By Sarah N. Lynch
WASHINGTON (Reuters) - A U.S. Senate panel on Thursday approved with bipartisan support a raft of bills aimed at spurring capital formation, marking its first step this year toward modernizing market rules that critics have said are outdated and get in the way of business expansion and investment.
The move is part of the ongoing effort by the Congress to streamline the U.S. financial sector and is seen as largely separate from U.S. President Donald Trump's push to repeal or replace regulations which he contends could impede economic growth.
The Senate Banking Committee, led by Idaho Republican Chairman Mike Crapo, is now poised to send to the Senate floor five bills that garnered support from both Democrats and Republicans, with Democratic Senators Elizabeth Warren and Jack Reed the only dissenters.
Sherrod Brown, the panel's ranking Democrat, praised the bipartisan work that went into the bills, and said he is optimistic "there are additional common sense measures" that can tackled next.
The bills propose a variety of changes to the Securities and Exchange Commission's regulations, such as raising the dollar amount of stock options that private companies can award employees in a given year from $5 million to $10 million, and easing restrictions to allow brokers to publish research on the global $3.7 trillion exchange-traded fund market.
They would also boost the number of people that can invest in venture capital funds without triggering certain federal rules, subject mutual funds in Puerto Rico to the same rules that funds already face on the U.S. mainland and credit stock exchanges for any fees and assessments they may have overpaid to the SEC in the last decade.
Pennsylvania Republican Senator Pat Toomey, who co-sponsored the bill involving private company stock options, said on Thursday he is hopeful the measure "will be considered by the full Senate soon."

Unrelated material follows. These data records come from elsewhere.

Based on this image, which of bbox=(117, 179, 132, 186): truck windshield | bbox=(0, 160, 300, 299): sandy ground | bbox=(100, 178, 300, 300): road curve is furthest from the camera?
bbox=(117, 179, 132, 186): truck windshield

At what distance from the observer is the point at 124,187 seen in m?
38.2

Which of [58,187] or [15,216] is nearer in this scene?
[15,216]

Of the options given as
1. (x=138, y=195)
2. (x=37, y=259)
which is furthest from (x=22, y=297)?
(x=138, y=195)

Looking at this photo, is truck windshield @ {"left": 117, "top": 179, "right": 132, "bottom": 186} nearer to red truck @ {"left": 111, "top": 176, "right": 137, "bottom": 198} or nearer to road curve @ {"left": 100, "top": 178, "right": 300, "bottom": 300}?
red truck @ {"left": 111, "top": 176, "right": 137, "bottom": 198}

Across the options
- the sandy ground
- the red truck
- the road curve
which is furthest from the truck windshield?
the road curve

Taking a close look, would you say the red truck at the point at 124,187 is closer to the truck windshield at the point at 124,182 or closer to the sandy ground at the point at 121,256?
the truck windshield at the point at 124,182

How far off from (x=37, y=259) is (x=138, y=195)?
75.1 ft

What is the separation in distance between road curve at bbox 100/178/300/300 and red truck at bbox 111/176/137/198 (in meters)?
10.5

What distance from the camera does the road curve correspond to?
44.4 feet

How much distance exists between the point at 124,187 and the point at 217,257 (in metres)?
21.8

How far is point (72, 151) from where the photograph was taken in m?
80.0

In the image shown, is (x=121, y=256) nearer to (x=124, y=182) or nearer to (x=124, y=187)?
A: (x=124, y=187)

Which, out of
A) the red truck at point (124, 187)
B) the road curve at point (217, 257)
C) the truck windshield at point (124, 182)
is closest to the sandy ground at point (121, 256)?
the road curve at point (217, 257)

Thursday's hearing was the first time since the November election that the Republican-led Senate Banking Committee has convened to consider financial legislation.
The U.S. House of Representatives Financial Services Committee, meanwhile, is also gearing up to boost capital-raising via a more comprehensive rewrite of the 2010 Dodd-Frank financial reform legislation.
Trump's choice to lead the SEC, Wall Street deal making attorney Jay Clayton, has previously privately discussed ideas with Trump on how to help spur capital formation.
All of the bills approved by the panel on Thursday have been considered in prior congressional years, but never passed into law. Some of the bills also have companions in the House introduced this year.